The context of the problem will be important here.

voko has an important point - to avoid mechanical energy losses you want the chain to fall completely silently, and no damping in the scales ... so after the chain has fallen, the pan will execute SHM. But you nonly care about what happens when the chain is falling.

One way of understanding the problem is to make it discrete - the chain has N links modelled as small masses joined by a classical string lengths l/N, work out the scale reading for n<N links having fallen and take the limit N gets very big.

15. Apr 19, 2014

Simon Bridge

... that is if kinetic energy is conserved... even then
1. why would the direction of the bounce affect the kinetic energy?
2. why couldn't some KE get transferred to the scales?

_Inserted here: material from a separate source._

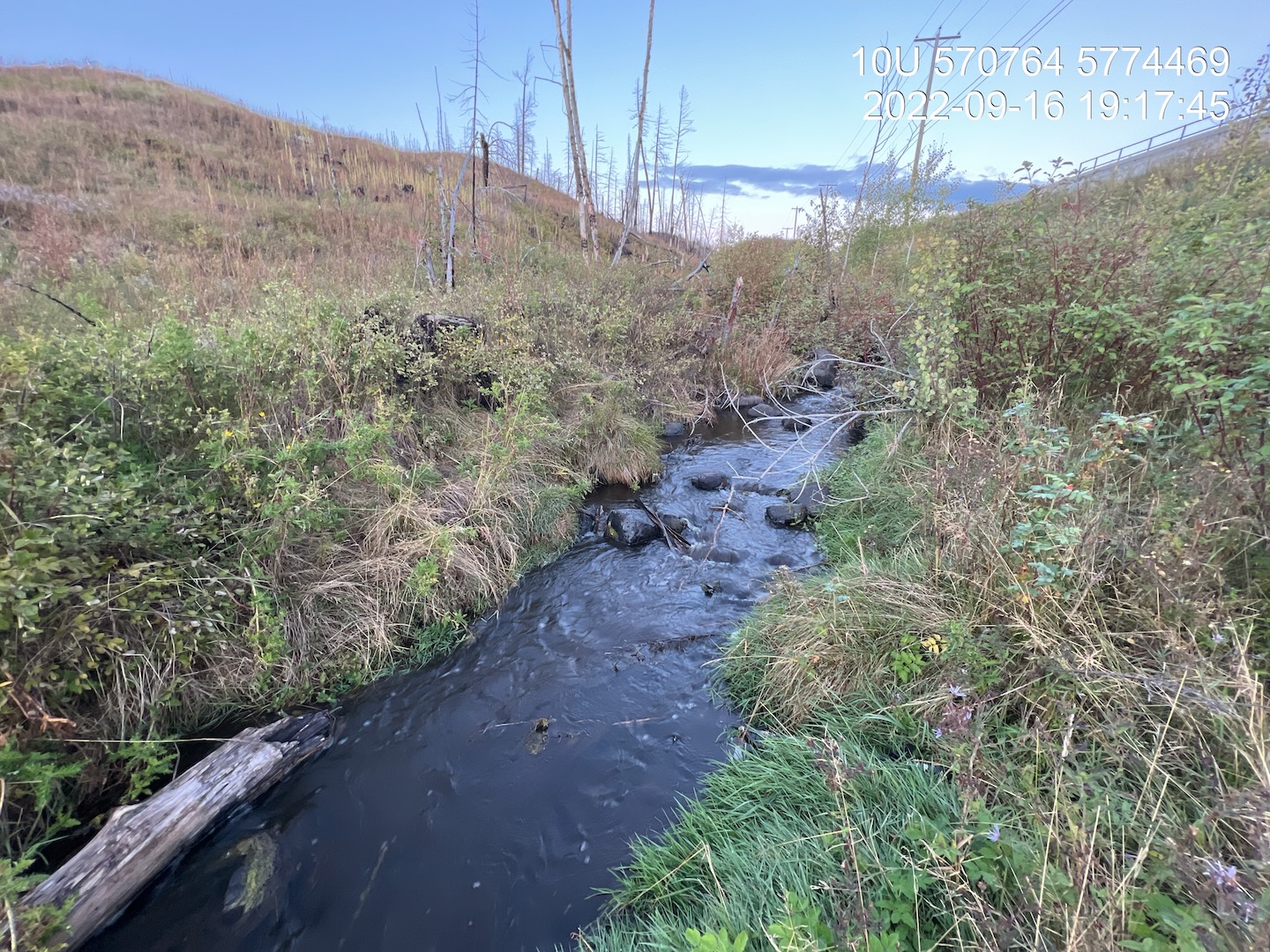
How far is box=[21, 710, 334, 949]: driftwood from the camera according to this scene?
2141mm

However: there are other forms of energy.
i.e. maybe lost gravitational potential energy ends up stored in the spring under the scale pan?

... often conservation of energy would be combined with other rules, like conservation of momentum.
But it is your textbook - which one is it BTW? - you should review the previous chapter to see how they do the examples.

16. Apr 19, 2014

D H

Staff Emeritus
It should be obvious that mechanical energy is being lost here. The chain starts at rest at some height above the pan and ends at rest on the pan. Net change in kinetic energy is zero, but there's a net loss in potential energy. (The energy stored in the spring balance does not match the initial potential energy of the suspended chain.) So where does that energy go? Heat. But that's irrelevant.

It's perpendicular to the surface. That's why it's called the normal force. The chain is also falling perpendicular to the surface. The scale does work on the chain to slow down the part that is hitting the chain.

17. Apr 19, 2014

voko

I do not think I suggested that.

The pan of the scales is stationary (not true at the beginning and the end of process, but we are not analysing those regimes here).

I think you repeated your previous argument here. Mechanical energy is very clearly lost because a chain falling from rest comes to a halt without effecting any other motion or change elsewhere.

18. Apr 19, 2014

It's Kleppner and Kolenkow

19. Apr 19, 2014

Doesn't the scale display the normal force it exerted on the object?
$$E_2-E_1=W_{nc}$$
Because the energy after the collision is zero, this reduces to:
$$-E_1=W_{nc}$$
$$-E_1=-\frac{mgx}{\ell}h=-\frac{mgx}{\ell}(\ell-x)=\int_a^bN\cdot dr$$
I'm guessing the line integral on the right reduces to $N\ell$?
So if we are looking for a function $N(x)$ then wouldn't this be correct?
Solving for $N(x)$ we get:
$$N(x)=-\frac{mgx}{\ell^2}(\ell-x)$$

I'm sure this is incorrect though.

The work kinetic energy theorem can be used to see the work done by the normal force on the chain, however it gives us velocity rather than position:

$$W=\Delta K=K_2-K_1$$
$$W_N=0-\frac{mv^2x}{2\ell}$$
$$W_N=-\frac{mv^2x}{2\ell}$$

20. Apr 19, 2014

D H

Staff Emeritus
No.

Suppose instead of holding the chain suspended and then letting it drop we hold the chain in a lump at some height above the pan and then drop the chain as a lump. Let's do this twice, once with the chain a tiny, tiny distance above pan and another time at a height $\ell/2$ above the pan. There's a net loss of mechanical energy even in the first test. The gravitational potential energy drops by $M^2g^2/k$ and the spring's potential energy increases by but half this amount. The other half? It went into heat.

The second experiment has the same initial and final conditions as the question posed in the original post. Here there's an even larger drop in gravitational potential energy while the amount stored by the spring hasn't changed a bit.